(To do) Below are the records; copy out every line that holds the word "view".

(Stored items from a collection)
++++++++++
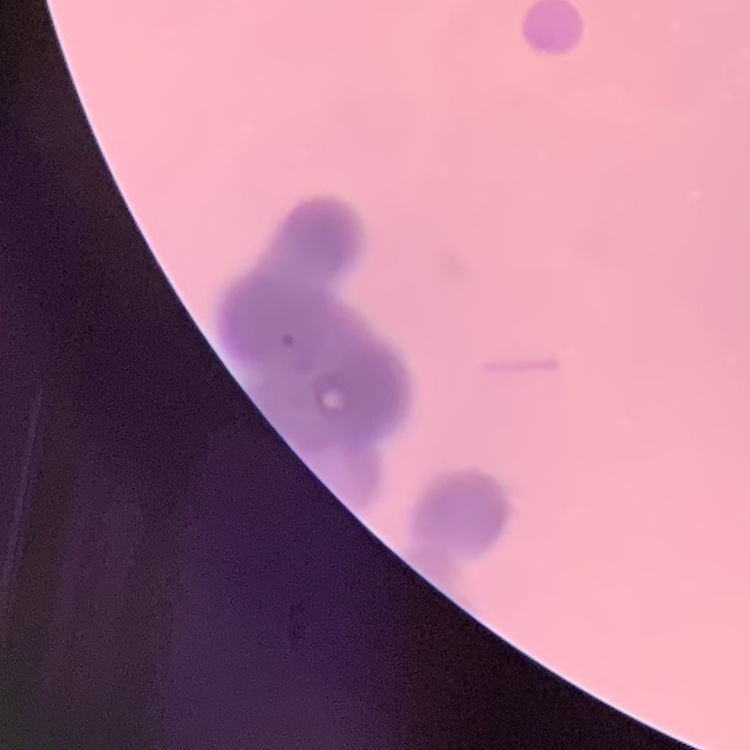 The erythrocytes exhibit rouleaux formation. Stained with either Field's or Giemsa. Thin blood smear. One tile cut from a larger photomicrograph.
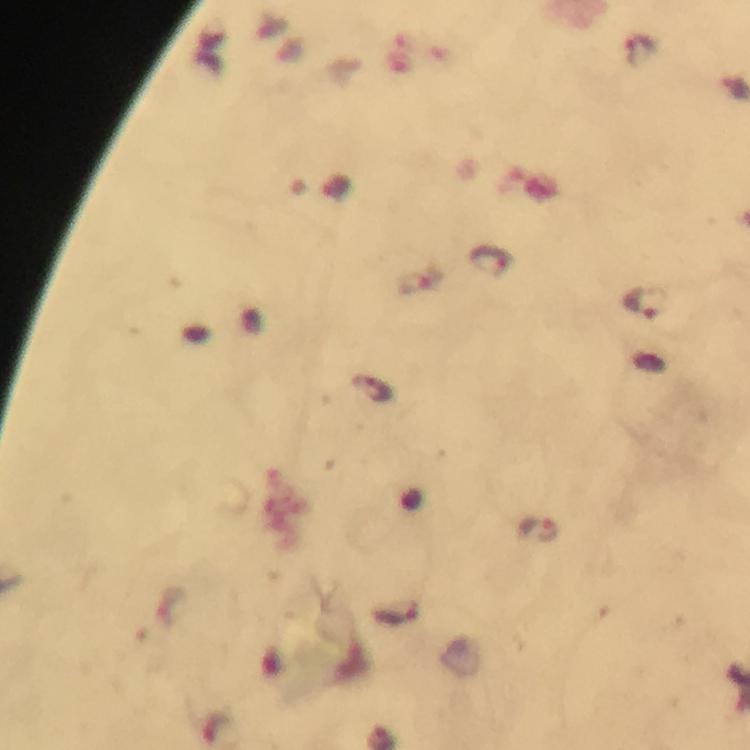

Approximate centers as (x, y) in pixels.
Summary:
  - Plasmodium parasite locations: (491, 260), (643, 303), (372, 388), (538, 530)
  - Image size: 750×750 pixels
  - Preparation: thick blood smear
  - Cropped from: one field of view
  - Immersion oil: used
  - Capture: smartphone mounted on the microscope
  - Magnification: 100x
  - Context: from a diagnostic examination for malaria
  - Stain: Giemsa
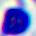

Micrograph. 400x magnification. A leukocyte is seen.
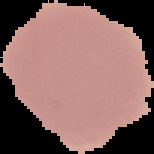

image_size: 154×154 pixels
malaria_status: uninfected
image_type: segmented cell region with the area outside set to black
preparation: thin blood smear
Assess the morphology of the erythrocytes.
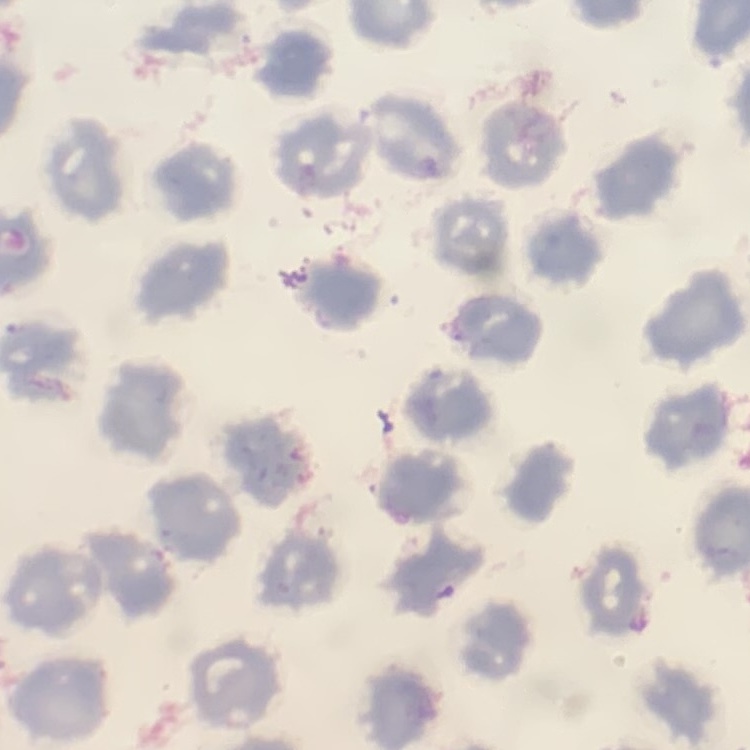
No rouleaux formation.

Summary:
  - Image type: square crop of a larger photomicrograph
  - Preparation: thin blood smear
  - Stain: Field's or Giemsa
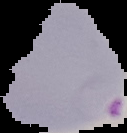
image type = segmented cell region on a black background
result = malaria parasites detected
preparation = thin blood film
image size = 127×133 pixels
Name the parasite shown.
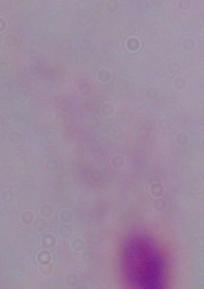
A trichomonad.

Summary:
  - Modality: micrograph
  - Magnification: 1000x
Outline platelets.
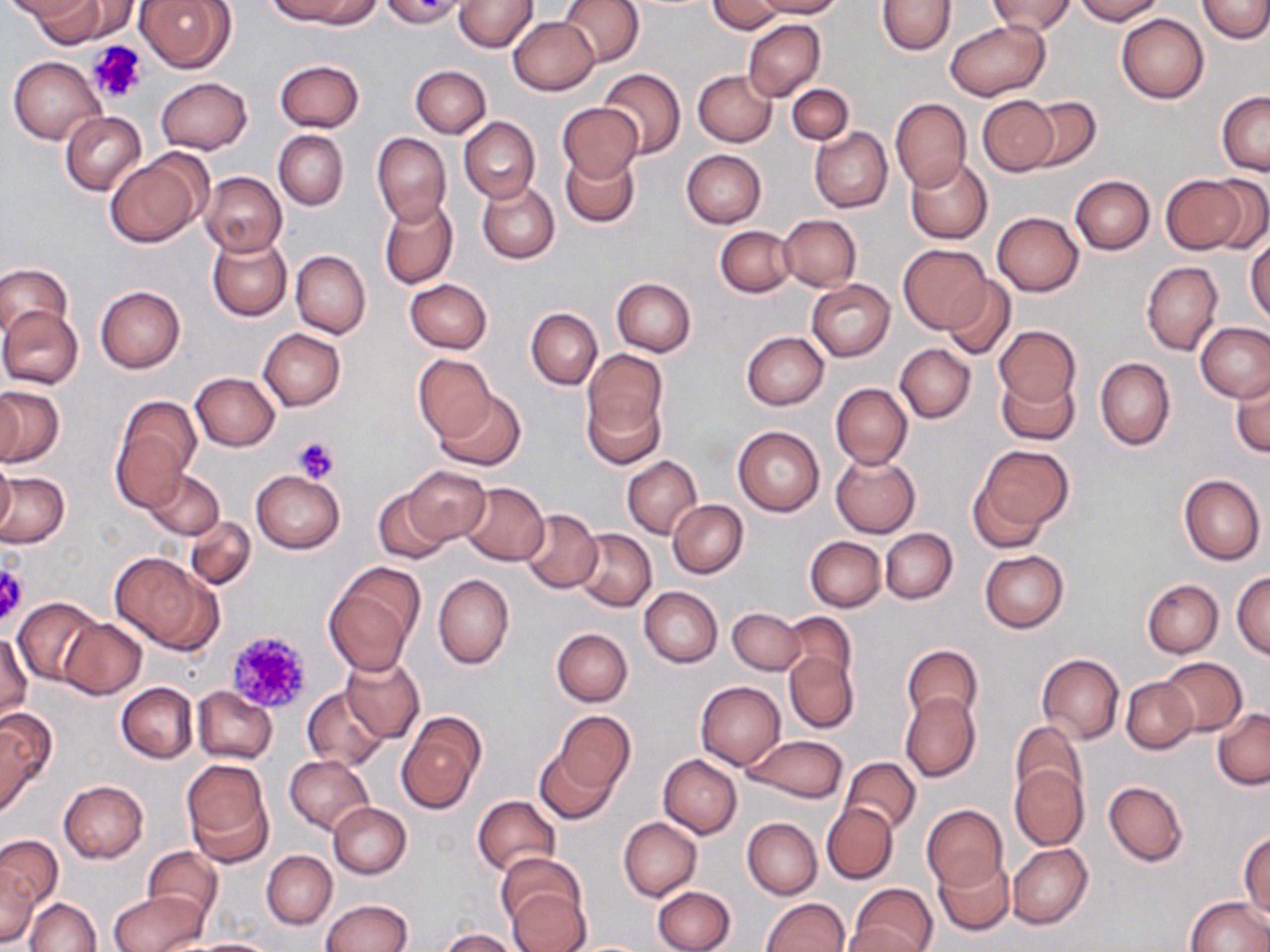
Approximate bounding boxes as named x1/y1/x2/y2 corners in pixels.
Platelets: (x1=87, y1=40, x2=148, y2=104), (x1=293, y1=434, x2=340, y2=484), (x1=0, y1=563, x2=28, y2=630), (x1=224, y1=629, x2=315, y2=715).

Summary:
  - Uninfected red blood cell locations: (x1=17, y1=0, x2=107, y2=43), (x1=54, y1=0, x2=141, y2=42), (x1=135, y1=0, x2=236, y2=73), (x1=378, y1=0, x2=466, y2=26), (x1=454, y1=0, x2=538, y2=51), (x1=558, y1=0, x2=643, y2=66), (x1=707, y1=0, x2=784, y2=34), (x1=755, y1=0, x2=842, y2=17), (x1=877, y1=0, x2=954, y2=55), (x1=987, y1=0, x2=1075, y2=36), (x1=1073, y1=0, x2=1164, y2=24), (x1=1199, y1=0, x2=1270, y2=43), (x1=274, y1=1, x2=375, y2=27), (x1=1117, y1=14, x2=1208, y2=103), (x1=507, y1=17, x2=599, y2=95), (x1=742, y1=19, x2=824, y2=102), (x1=946, y1=20, x2=1047, y2=101), (x1=8, y1=55, x2=105, y2=146), (x1=275, y1=59, x2=364, y2=131), (x1=410, y1=65, x2=491, y2=137), (x1=598, y1=68, x2=685, y2=159), (x1=693, y1=69, x2=776, y2=147), (x1=155, y1=77, x2=252, y2=154), (x1=787, y1=84, x2=853, y2=145), (x1=1217, y1=91, x2=1269, y2=175), (x1=977, y1=95, x2=1059, y2=176), (x1=1021, y1=97, x2=1101, y2=172), (x1=890, y1=98, x2=971, y2=191), (x1=557, y1=102, x2=643, y2=183), (x1=59, y1=111, x2=147, y2=196), (x1=458, y1=117, x2=539, y2=204), (x1=810, y1=127, x2=892, y2=212), (x1=274, y1=130, x2=349, y2=210), (x1=371, y1=131, x2=451, y2=226), (x1=560, y1=149, x2=640, y2=228), (x1=681, y1=149, x2=767, y2=227), (x1=106, y1=150, x2=207, y2=247), (x1=905, y1=157, x2=992, y2=244), (x1=199, y1=171, x2=287, y2=257), (x1=1163, y1=175, x2=1252, y2=254), (x1=1203, y1=175, x2=1270, y2=252), (x1=1071, y1=176, x2=1154, y2=254), (x1=476, y1=181, x2=560, y2=263), (x1=378, y1=198, x2=458, y2=289), (x1=991, y1=211, x2=1083, y2=296), (x1=778, y1=214, x2=861, y2=290), (x1=715, y1=225, x2=795, y2=297), (x1=207, y1=235, x2=291, y2=322), (x1=1246, y1=236, x2=1270, y2=324), (x1=898, y1=244, x2=992, y2=333), (x1=289, y1=250, x2=370, y2=339), (x1=1140, y1=262, x2=1222, y2=355), (x1=0, y1=263, x2=71, y2=339), (x1=943, y1=276, x2=1015, y2=359), (x1=612, y1=277, x2=697, y2=356), (x1=405, y1=278, x2=492, y2=353), (x1=806, y1=279, x2=896, y2=361), (x1=95, y1=286, x2=185, y2=373), (x1=0, y1=306, x2=83, y2=389), (x1=526, y1=307, x2=602, y2=390), (x1=1196, y1=322, x2=1270, y2=401), (x1=994, y1=326, x2=1080, y2=404), (x1=258, y1=329, x2=346, y2=410), (x1=740, y1=331, x2=828, y2=409), (x1=895, y1=343, x2=975, y2=422), (x1=581, y1=350, x2=668, y2=452), (x1=412, y1=354, x2=496, y2=441), (x1=1095, y1=357, x2=1176, y2=451), (x1=1230, y1=371, x2=1269, y2=458), (x1=190, y1=372, x2=280, y2=450), (x1=996, y1=372, x2=1078, y2=444), (x1=830, y1=383, x2=912, y2=468), (x1=0, y1=385, x2=63, y2=467), (x1=434, y1=388, x2=526, y2=472), (x1=0, y1=390, x2=22, y2=465), (x1=111, y1=394, x2=200, y2=506), (x1=733, y1=426, x2=825, y2=516), (x1=973, y1=444, x2=1073, y2=535), (x1=830, y1=454, x2=920, y2=537), (x1=1, y1=456, x2=15, y2=538), (x1=622, y1=457, x2=702, y2=539), (x1=403, y1=466, x2=490, y2=545), (x1=145, y1=469, x2=225, y2=539), (x1=251, y1=470, x2=345, y2=553), (x1=0, y1=473, x2=69, y2=548), (x1=1178, y1=474, x2=1265, y2=566), (x1=967, y1=475, x2=1051, y2=554), (x1=461, y1=482, x2=549, y2=565), (x1=373, y1=489, x2=452, y2=565), (x1=668, y1=500, x2=747, y2=577), (x1=520, y1=508, x2=602, y2=594), (x1=185, y1=515, x2=256, y2=591), (x1=880, y1=528, x2=957, y2=604), (x1=573, y1=529, x2=656, y2=610), (x1=805, y1=536, x2=885, y2=612), (x1=979, y1=550, x2=1068, y2=633), (x1=109, y1=553, x2=221, y2=653), (x1=324, y1=563, x2=424, y2=673), (x1=1232, y1=571, x2=1270, y2=659), (x1=433, y1=574, x2=513, y2=670), (x1=1142, y1=578, x2=1223, y2=658), (x1=638, y1=587, x2=722, y2=668), (x1=12, y1=596, x2=102, y2=685), (x1=728, y1=607, x2=804, y2=674), (x1=780, y1=613, x2=858, y2=686), (x1=58, y1=619, x2=147, y2=699), (x1=552, y1=628, x2=632, y2=705), (x1=1, y1=634, x2=31, y2=722), (x1=901, y1=644, x2=981, y2=724), (x1=784, y1=653, x2=858, y2=734), (x1=1037, y1=653, x2=1123, y2=745), (x1=341, y1=657, x2=424, y2=742), (x1=1158, y1=657, x2=1246, y2=736), (x1=1121, y1=676, x2=1199, y2=754), (x1=695, y1=682, x2=785, y2=769), (x1=116, y1=683, x2=197, y2=763), (x1=192, y1=686, x2=277, y2=764), (x1=303, y1=686, x2=390, y2=771), (x1=900, y1=692, x2=980, y2=782), (x1=0, y1=708, x2=55, y2=812), (x1=553, y1=710, x2=634, y2=797), (x1=1213, y1=710, x2=1270, y2=789), (x1=397, y1=714, x2=485, y2=816), (x1=1010, y1=720, x2=1088, y2=803), (x1=744, y1=734, x2=847, y2=802), (x1=535, y1=747, x2=618, y2=825), (x1=659, y1=754, x2=741, y2=839), (x1=284, y1=755, x2=373, y2=833), (x1=840, y1=756, x2=921, y2=835), (x1=181, y1=759, x2=274, y2=867), (x1=1009, y1=764, x2=1089, y2=850), (x1=59, y1=780, x2=148, y2=863), (x1=1104, y1=781, x2=1188, y2=866), (x1=472, y1=796, x2=561, y2=878), (x1=328, y1=802, x2=411, y2=879), (x1=822, y1=802, x2=897, y2=883), (x1=922, y1=805, x2=1007, y2=890), (x1=619, y1=817, x2=702, y2=901), (x1=742, y1=818, x2=821, y2=900), (x1=754, y1=831, x2=830, y2=943), (x1=1240, y1=831, x2=1269, y2=917), (x1=0, y1=834, x2=62, y2=909), (x1=1008, y1=843, x2=1092, y2=929), (x1=143, y1=847, x2=223, y2=926), (x1=262, y1=850, x2=336, y2=928), (x1=498, y1=854, x2=587, y2=933), (x1=932, y1=855, x2=1013, y2=936), (x1=0, y1=864, x2=41, y2=948), (x1=850, y1=883, x2=937, y2=952), (x1=505, y1=884, x2=591, y2=952), (x1=653, y1=885, x2=736, y2=952), (x1=109, y1=892, x2=205, y2=952), (x1=1186, y1=896, x2=1269, y2=951), (x1=761, y1=897, x2=848, y2=951), (x1=25, y1=898, x2=101, y2=952), (x1=319, y1=899, x2=412, y2=952), (x1=842, y1=924, x2=927, y2=952), (x1=440, y1=929, x2=520, y2=952), (x1=186, y1=938, x2=278, y2=951)
  - Slide-level diagnosis: negative for blood parasites
  - Field of view: one of a larger specimen
  - Image size: 1270×952 pixels
  - Magnification: 1000x
  - Stain: May-Grünwald-Giemsa
  - Modality: light microscopy
  - Preparation: thin blood film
Identify the parasite.
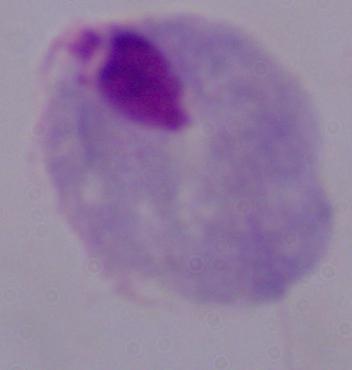
A trichomonad.

magnification = 1000x
modality = photomicrograph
++++++++++
(Reply)
  - Cropped from: one field of view
  - Field of view: one of a larger specimen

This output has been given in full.